Bewertung:

Die Kritiken zu „Fallout“ von Sadie Jones fallen gemischt aus. Während einige Leser die Erkundung komplexer Charaktere und die faszinierende Kulisse der Londoner Theaterszene in den 1960er und 1970er Jahren schätzten, kritisierten andere den Schreibstil und das Tempo, fanden die Handlung vorhersehbar und die Charaktere unterentwickelt.

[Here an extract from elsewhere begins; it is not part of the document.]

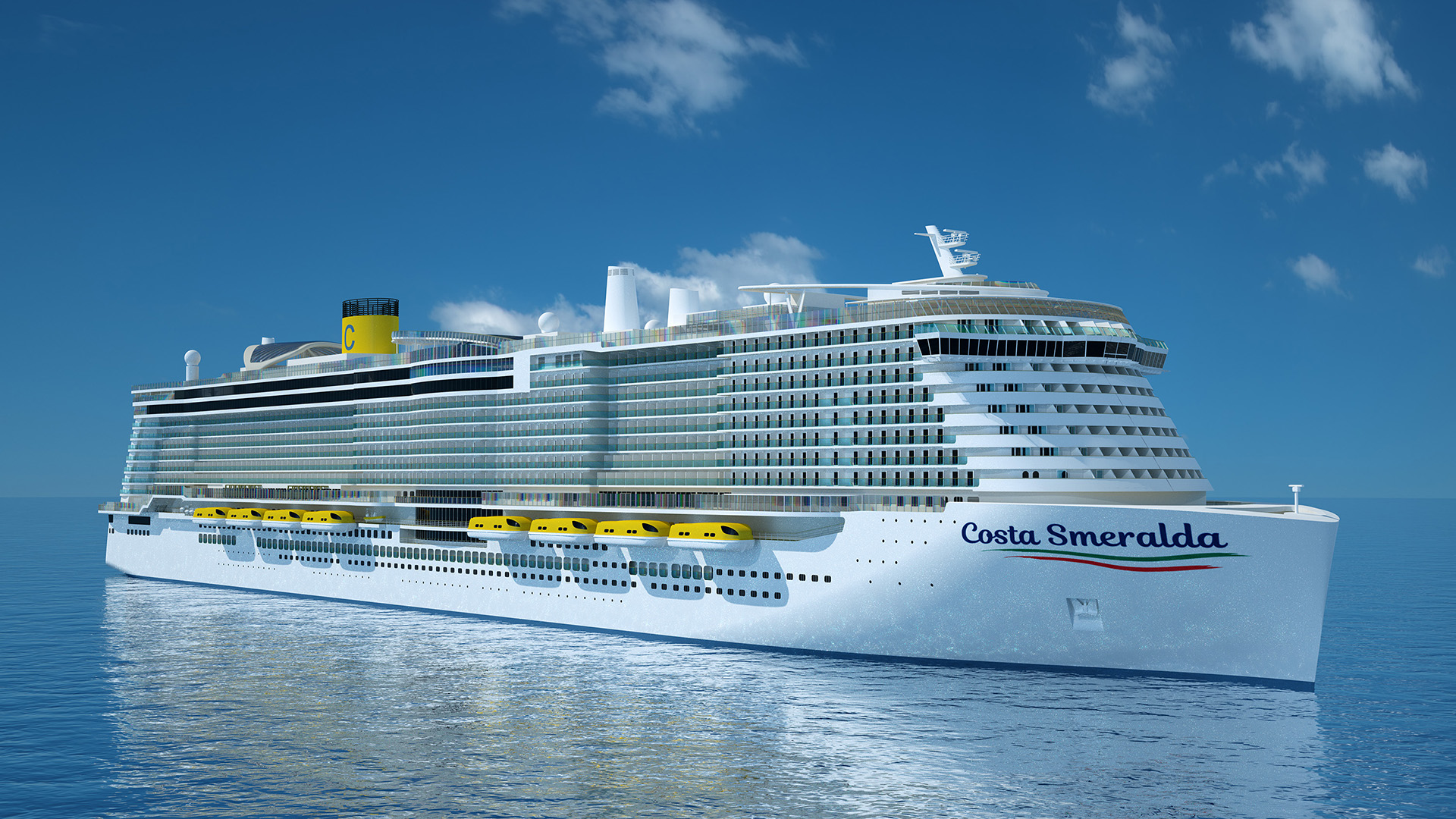 El Costa Smeralda será el nuevo buque insignia de la naviera italiana.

Die Themen Liebe, Trauma und Ehrgeiz ziehen sich wie ein roter Faden durch die Erzählung, aber die Ausführung ließ bei einigen Lesern den Wunsch nach mehr aufkommen.
Vorteile:⬤ Komplexe und interessante Charaktere, insbesondere Luke und Nina.
⬤ Starke und lebendige Darstellungen der Londoner Theaterszene.
⬤ Fesselnde Erkundung von Themen wie Liebe, Trauma und Ehrgeiz.
⬤ Einige Leser fanden den Schreibstil sehr schön und schätzten den Humor und Witz.
⬤ Schnell und leicht zu lesen, was es für manche zu einer angenehmen Sommerlektüre macht.
⬤ Viele fanden, dass die Handlung sich nur langsam entwickelt und es an einer klaren Richtung mangelt.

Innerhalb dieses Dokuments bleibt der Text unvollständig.